As described above, the present invention has the effect of eliminating the influence of the base current of the transistor for compensating the base current of the current mirror by using the structure for reducing the base current.

[Brief description of drawings]

FIG. 1 is a circuit diagram showing a current mirror circuit according to a first embodiment of the present invention.

FIG. 2 is a circuit diagram of a second embodiment of the present invention.

FIG. 3 is a circuit diagram of a third embodiment of the present invention.

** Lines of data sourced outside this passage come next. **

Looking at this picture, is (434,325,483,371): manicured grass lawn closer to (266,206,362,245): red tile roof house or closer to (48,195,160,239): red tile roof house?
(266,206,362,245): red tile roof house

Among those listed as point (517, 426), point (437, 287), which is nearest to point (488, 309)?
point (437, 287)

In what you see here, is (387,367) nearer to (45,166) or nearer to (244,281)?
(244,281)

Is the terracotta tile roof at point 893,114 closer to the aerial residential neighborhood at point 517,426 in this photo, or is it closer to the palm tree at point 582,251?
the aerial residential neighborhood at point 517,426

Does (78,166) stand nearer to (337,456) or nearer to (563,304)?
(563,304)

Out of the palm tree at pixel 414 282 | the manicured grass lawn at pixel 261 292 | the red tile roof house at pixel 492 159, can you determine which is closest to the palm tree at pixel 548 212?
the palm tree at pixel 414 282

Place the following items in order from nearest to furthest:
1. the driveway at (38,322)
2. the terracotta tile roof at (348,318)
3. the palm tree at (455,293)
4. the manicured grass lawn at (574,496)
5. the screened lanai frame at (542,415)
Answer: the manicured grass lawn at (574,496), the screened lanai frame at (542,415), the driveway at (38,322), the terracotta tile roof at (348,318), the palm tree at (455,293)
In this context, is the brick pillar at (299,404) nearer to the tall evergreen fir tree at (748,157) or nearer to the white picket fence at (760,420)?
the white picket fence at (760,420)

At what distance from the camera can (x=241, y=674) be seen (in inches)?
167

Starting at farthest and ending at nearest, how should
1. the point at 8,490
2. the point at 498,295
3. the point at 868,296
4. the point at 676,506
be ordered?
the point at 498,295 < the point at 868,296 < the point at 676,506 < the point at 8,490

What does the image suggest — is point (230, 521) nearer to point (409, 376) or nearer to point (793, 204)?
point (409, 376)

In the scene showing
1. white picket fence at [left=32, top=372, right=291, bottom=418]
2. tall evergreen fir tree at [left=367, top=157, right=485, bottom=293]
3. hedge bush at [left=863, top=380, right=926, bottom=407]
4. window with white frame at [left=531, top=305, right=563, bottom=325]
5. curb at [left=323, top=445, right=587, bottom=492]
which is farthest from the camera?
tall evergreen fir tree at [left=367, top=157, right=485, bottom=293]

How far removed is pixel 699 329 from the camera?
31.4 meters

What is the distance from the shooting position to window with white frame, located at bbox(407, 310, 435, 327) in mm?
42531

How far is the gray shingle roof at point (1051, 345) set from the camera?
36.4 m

FIG. 4 is a circuit diagram of a fourth embodiment of the present invention.

FIG. 5 is a circuit diagram showing a conventional current mirror circuit.

[Explanation of symbols]

 1, 2 PNP type transistor 1 ′, 2 ′ NPN type transistor 3 NPN type transistor 4 NMOS transistor 4 ′ PMOS transistor 5 High potential side power source 6 Constant voltage source 7 Output terminal 8, 9 Resistor 10 Low potential side power source 11 Input terminal

Claims (4)

[Claims] 1. The bases of the first and second transistors are commonly connected to each other, the emitters thereof are both connected to a first constant potential source, and the collector of the second transistor serves as an output terminal. A collector of the transistor is used as an input terminal, a constant voltage source is connected between the input terminal and a second constant potential source, a drain or a source is a common connection point between the bases, and a gate is the input terminal. A current mirror circuit comprising field effect transistors each having a source or a drain connected to the second constant potential source. 2. The current mirror circuit according to claim 1, wherein the emitters of the first and second transistors are respectively connected to the first constant potential source via resistors. Current mirror circuit. 3. The current mirror circuit according to claim 1, wherein the first and second transistors are PNP type, and the field effect transistor is an N channel type. 4. The current mirror circuit according to claim 1, wherein the first and second transistors are NPN type and the field effect transistors are P channel type.